Rasa shock akibat apa yang baru saja dilakukannya kini bertambah di wajah ayah Andi saat melihat Arla mulai berlari meninggalkan halaman rumah mereka. Orion tau, ayah Andi langsung merasa bersalah begitu menampar Arla. Tapi kata-kata Arla lah yang lebih menakutkan bagi ayah Andi.

"Arla!" Ayah Andi akhirnya berteriak dan mengejar Arla saat cewek itu keluar dari pagar.

Orion pun ikut mengejar cewek itu. Bahkan Orion mendahului ayah Andi saat melewati pagar. Tapi Arla sudah menghilang dari pandangan mereka. Orion tau cewek itu dapat berlari cepat. Tapi secepat apapun Arla berlari, mustahil cewek itu lenyap begitu saja dalam beberapa saat. Entah cewek itu bersembunyi atau cewek itu menaiki sesuatu.

Ayah Andi dengan frustasi memanggil-manggil nama Arla dan mencarinya. Orion pun juga ikut mencari cewek itu dan memastikan dia tidak bersembunyi. Tapi selama sejam memutari komplek, tidak ada tanda-tanda cewek itu dimana pun.

Arla benar-benar menghilang. Cewek itu benar-benar pergi dalam keadaan terluka dan melukai. Keluarganya terlebih ayah Andi dan ibunya akan mengalami masa sulit lagi akibat kepergian Arla. Kepergian yang meninggalkan kesalapahaman yang tidak pernah terselesaikan.

Orion memandang ayah Andi yang berlabuh pada pelukan Bubun nya. Lena pun ikut memeluk ayah Andi dari belakang.
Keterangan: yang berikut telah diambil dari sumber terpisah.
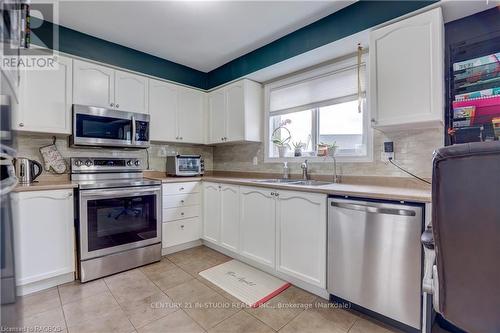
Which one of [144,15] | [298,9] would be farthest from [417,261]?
[144,15]

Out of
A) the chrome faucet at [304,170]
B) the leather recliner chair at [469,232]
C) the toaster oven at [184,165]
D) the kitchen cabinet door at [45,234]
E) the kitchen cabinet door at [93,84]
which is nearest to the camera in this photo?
the leather recliner chair at [469,232]

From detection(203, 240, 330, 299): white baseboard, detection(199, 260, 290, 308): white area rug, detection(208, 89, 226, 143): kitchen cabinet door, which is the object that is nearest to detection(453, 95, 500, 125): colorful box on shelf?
detection(203, 240, 330, 299): white baseboard

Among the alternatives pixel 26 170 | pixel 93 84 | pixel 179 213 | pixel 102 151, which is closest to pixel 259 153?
pixel 179 213

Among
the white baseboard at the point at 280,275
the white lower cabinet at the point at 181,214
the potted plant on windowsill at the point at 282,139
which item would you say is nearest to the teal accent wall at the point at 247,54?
the potted plant on windowsill at the point at 282,139

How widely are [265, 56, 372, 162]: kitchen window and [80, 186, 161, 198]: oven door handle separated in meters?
1.44

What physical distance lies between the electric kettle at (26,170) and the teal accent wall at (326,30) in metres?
2.39

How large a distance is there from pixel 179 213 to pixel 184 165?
2.19ft

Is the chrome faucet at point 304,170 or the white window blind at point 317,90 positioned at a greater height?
the white window blind at point 317,90

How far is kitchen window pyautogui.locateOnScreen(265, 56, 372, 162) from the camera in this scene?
235 cm

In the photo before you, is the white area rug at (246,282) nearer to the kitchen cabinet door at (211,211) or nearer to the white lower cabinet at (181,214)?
the kitchen cabinet door at (211,211)

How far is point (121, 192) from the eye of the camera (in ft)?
7.72

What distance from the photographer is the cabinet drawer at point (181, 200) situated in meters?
2.75

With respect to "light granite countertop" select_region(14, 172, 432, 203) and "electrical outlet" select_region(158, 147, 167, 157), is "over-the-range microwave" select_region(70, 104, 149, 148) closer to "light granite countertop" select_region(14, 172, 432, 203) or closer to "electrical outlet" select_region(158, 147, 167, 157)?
"electrical outlet" select_region(158, 147, 167, 157)

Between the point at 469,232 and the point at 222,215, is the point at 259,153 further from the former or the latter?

Seharusnya dukungan itu sudah cukup. Tapi Orion tau bahwa bagaimanapun keluarga mereka terlihat bahagia. Tapi bagi Ayah Andi dan Bubun, kebahagian mereka tidak akan pernah lengkap. Kebahagian itu hanya bisa dilengkapi oleh Arla. Cewek yang sekarang entah bersembunyi dimana.